Nice today, at the America Association of Neurological Surgeons (AANS) Annual Scientific Meeting, introduced the world’s smallest trans-sulcal access system for subcortical surgery.

Nico reports the new device is part of the company’s expanding neurosurgery product line that addresses primary and secondary brain tumors and intracerebral hemorrhages.

Lawrence Dickinson, MD, neurosurgeon at Pacific Brain & Spine Medical Group in Castro Valley, CA reported, “The narrower 11 mm BrainPath system is ideal for hematoma evacuation, even in long trajectory targets.”  He added, “The smaller caliber allows me to cannulate to the abnormality more efficiently and with less brain distortion, which is better for the patient.”

Like the 13.5 mm diameter BrainPath, the 11 mm is a designed for non-disruptive access to brain abnormalities and brain biopsy. The smaller 11 mm diameter affords the option for an even smaller footprint and less displacement of brain tissue. Dickinson said the 11 mm will be an ideal tool for brain tumor biopsy, adding that the corridor enables significant tissue yield for post-procedural tissue analysis, and having more tissue may reduce sampling error.

“In contemporary neuro-oncology, biopsy material is assayed using not only traditional histopathology and immunohistochemistry, but also genomic and proteomic analysis,” said Rohan Ramakrishna, MD, neurosurgeon at Weill Cornell Medicine in New York. “Samples may also be used for patient-derived xenografts in support of precision medicine applications. These analyses require significant tissue sampling, which the 11 mm BrainPath enables to a greater extent than traditional needle biopsy.”

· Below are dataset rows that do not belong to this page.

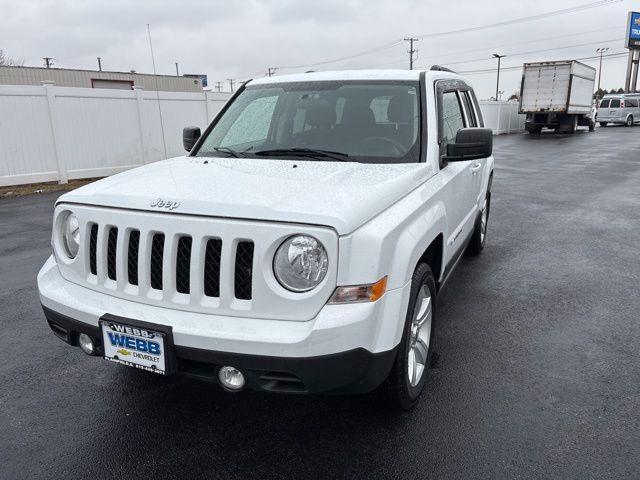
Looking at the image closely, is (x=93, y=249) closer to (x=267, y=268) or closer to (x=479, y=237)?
(x=267, y=268)

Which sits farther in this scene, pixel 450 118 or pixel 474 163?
pixel 474 163

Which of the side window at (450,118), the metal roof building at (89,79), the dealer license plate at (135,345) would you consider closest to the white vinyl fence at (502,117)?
the metal roof building at (89,79)

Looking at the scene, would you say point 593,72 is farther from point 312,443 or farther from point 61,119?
point 312,443

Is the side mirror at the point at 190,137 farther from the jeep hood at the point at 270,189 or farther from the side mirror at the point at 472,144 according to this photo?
the side mirror at the point at 472,144

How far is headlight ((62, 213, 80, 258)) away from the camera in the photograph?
2.77 metres

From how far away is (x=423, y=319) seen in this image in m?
2.97

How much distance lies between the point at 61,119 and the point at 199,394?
34.3ft

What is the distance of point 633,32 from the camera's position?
5369 centimetres

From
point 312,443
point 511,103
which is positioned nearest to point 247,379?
point 312,443

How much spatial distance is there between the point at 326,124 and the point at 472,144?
3.24 feet

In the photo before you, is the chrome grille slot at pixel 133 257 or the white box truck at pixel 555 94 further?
the white box truck at pixel 555 94

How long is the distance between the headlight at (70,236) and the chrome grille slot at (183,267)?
0.78 m

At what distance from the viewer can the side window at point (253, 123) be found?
375 cm

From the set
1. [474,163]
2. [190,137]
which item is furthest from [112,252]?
[474,163]
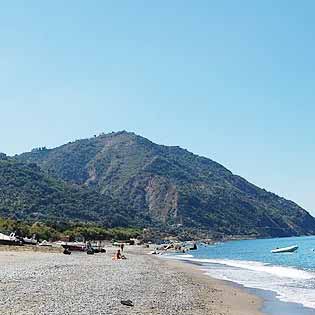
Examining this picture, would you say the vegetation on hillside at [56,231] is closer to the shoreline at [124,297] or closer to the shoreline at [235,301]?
the shoreline at [235,301]

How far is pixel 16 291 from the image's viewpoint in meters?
22.9

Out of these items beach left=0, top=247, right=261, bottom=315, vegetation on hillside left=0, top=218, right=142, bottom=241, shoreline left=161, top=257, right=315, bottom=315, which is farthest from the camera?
vegetation on hillside left=0, top=218, right=142, bottom=241

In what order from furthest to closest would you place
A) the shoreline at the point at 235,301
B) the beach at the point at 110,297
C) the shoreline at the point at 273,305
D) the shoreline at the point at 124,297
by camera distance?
1. the shoreline at the point at 273,305
2. the shoreline at the point at 235,301
3. the shoreline at the point at 124,297
4. the beach at the point at 110,297

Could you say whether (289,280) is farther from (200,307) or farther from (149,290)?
(200,307)

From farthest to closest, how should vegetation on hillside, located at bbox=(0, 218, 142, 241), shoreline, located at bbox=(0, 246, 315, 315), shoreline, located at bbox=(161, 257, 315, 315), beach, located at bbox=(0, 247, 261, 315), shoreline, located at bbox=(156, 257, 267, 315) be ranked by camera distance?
vegetation on hillside, located at bbox=(0, 218, 142, 241) < shoreline, located at bbox=(161, 257, 315, 315) < shoreline, located at bbox=(156, 257, 267, 315) < shoreline, located at bbox=(0, 246, 315, 315) < beach, located at bbox=(0, 247, 261, 315)

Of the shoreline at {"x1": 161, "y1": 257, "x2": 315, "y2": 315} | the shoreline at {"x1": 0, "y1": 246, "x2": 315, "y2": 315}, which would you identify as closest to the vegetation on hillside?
the shoreline at {"x1": 0, "y1": 246, "x2": 315, "y2": 315}

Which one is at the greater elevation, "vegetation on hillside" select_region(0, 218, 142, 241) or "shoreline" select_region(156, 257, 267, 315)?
"vegetation on hillside" select_region(0, 218, 142, 241)

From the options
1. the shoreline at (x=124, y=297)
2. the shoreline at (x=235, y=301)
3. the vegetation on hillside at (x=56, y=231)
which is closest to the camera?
the shoreline at (x=124, y=297)

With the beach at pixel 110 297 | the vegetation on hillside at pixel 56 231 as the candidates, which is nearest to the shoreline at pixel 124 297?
the beach at pixel 110 297

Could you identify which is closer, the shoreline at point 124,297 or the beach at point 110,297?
the beach at point 110,297

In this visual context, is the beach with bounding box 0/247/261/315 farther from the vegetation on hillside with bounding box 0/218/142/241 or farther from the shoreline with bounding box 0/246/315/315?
the vegetation on hillside with bounding box 0/218/142/241

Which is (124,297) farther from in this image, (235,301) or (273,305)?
(273,305)

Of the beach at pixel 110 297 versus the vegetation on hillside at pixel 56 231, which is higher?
the vegetation on hillside at pixel 56 231

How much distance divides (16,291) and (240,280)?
26.0 meters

More than 7,000 BrainPath procedures and 16,300 procedures using the NICO Myriad® resection tool have been successfully completed at over 210 BrainPath Centers in the U.S., Canada, the United Kingdom, Singapore, and Australia. BrainPath and Myriad work together as a system using imaging, navigation and intervention to achieve a true minimally invasive, trans-sulcal approach to neurosurgery. More than 50 peer-reviewed independent papers, posters and abstracts have been published on the technologies and improved clinical outcomes.